Pasaron otras dos semanas. Según lo convenido, fueron dos estudiantes,
socios también del Casino, a invitar a Belarmino si quería oír, desde un
escondite, a un filósofo de paso.
--¿De dónde es ese filósofo?--preguntó Belarmino.
--De Kenisberga--respondió uno de los estudiantes, que era muy
desenvuelto.
--¿Y cómo se llama?
--Cleo de Merode.
--¿Y en qué habla?
--Anda, pues en filósofo. Todos los filósofos hablan una lengua
especial.
Belarmino quedó pensativo un punto. Que los filósofos hablaban una
lengua especial, ya lo sabía él; pero le cabía la duda si cada filósofo
hablaba una lengua distinta, inventada por él mismo, o si todos hablaban
la misma. Si lo último, entonces los filósofos eran, evidentemente,
seres privilegiados, que habían llegado a la verdad absoluta por medio
de la revelación directa.
--¿Irá mucha gente?--preguntó Belarmino.
--Anda; y las señoras más guapas y elegantes de Pilares.

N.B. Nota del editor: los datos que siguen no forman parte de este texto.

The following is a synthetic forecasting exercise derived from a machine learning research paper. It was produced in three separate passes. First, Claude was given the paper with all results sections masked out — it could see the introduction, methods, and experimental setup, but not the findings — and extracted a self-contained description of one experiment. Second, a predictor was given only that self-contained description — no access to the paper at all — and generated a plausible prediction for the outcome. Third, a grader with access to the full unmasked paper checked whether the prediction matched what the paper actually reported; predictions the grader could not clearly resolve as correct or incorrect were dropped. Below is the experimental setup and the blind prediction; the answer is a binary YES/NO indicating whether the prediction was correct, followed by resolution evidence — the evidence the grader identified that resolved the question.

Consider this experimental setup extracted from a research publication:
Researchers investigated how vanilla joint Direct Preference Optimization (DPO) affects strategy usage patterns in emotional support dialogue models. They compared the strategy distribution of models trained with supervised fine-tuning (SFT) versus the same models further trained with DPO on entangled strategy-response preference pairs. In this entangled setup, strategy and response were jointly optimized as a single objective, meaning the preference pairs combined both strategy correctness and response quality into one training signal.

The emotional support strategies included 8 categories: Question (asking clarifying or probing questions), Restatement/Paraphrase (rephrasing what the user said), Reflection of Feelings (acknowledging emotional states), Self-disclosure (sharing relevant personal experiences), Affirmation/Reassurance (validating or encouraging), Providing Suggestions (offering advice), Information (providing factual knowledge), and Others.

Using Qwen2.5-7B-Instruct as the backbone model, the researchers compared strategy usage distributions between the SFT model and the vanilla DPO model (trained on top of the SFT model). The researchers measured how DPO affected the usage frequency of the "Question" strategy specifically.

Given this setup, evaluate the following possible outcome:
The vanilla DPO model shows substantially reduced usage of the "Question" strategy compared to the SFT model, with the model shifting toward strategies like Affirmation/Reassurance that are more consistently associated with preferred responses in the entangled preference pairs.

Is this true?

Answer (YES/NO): NO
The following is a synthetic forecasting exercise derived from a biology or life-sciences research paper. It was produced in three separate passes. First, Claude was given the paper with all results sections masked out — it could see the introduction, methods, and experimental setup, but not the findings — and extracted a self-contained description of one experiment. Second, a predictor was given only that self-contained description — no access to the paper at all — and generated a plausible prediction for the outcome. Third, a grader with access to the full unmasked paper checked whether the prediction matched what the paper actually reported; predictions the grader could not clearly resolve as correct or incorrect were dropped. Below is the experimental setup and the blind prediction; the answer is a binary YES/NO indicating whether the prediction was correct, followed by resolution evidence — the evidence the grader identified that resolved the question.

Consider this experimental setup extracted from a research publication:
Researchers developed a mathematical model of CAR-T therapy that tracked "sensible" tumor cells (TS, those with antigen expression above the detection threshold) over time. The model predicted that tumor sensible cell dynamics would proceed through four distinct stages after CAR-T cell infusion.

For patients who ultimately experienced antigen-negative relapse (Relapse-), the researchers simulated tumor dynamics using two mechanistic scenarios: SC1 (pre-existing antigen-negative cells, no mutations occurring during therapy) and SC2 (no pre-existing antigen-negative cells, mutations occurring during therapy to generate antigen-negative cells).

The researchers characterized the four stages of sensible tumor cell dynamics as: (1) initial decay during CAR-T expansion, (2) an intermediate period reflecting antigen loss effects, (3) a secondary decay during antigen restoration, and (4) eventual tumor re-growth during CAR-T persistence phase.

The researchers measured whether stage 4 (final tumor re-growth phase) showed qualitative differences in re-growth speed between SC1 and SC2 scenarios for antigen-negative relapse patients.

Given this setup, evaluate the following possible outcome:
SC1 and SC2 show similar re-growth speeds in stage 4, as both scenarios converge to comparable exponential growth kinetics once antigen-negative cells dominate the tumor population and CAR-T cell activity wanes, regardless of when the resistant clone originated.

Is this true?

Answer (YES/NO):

--¿Un filósofo para señoras guapas y elegantes? ¡Bueno será él!--
exclamó Belarmino, decepcionado.
El despierto estudiante corrigió en un periquete:
--Caprichos de las señoras.... Han oído: un filósofo, y se han dicho,
pues vamos a verlo; será un bicho raro.
--¡Ah, ya!
--Hay un cuartito que comunica con el salón de actos, desde donde se oye
todo divinamente. A ese cuartito irán algunas personas que no gustan de
mezclarse con el público, por razones dignas de respeto; por ejemplo:
Escobar, el Aligator. ¿Cómo se iba a sentar él, con aquella ropa de
pordiosero, al lado de las señoras? En suma: que usted viene con
nosotros.
Belarmino, después de saber que el filósofo hablaría ante señoras, ya no
tenía interés ninguno en oírle. Pero se dejó llevar, con resignada
indiferencia.
Toda la tramoya había estado tan hábilmente desarrollada, que Belarmino,
a pesar de su sagacidad instintiva, no sospechaba ser víctima de un
engaño.
En el cuartito había unos veinte individuos; los más conspicuos del
belarminismo y del antibelarminismo. Estaban entornadas las maderas del
balcón, para que no se introdujese el ruido de la calle. Sentaron a
Belarmino muy cerca de un gran cortinón de velludo, color oro viejo.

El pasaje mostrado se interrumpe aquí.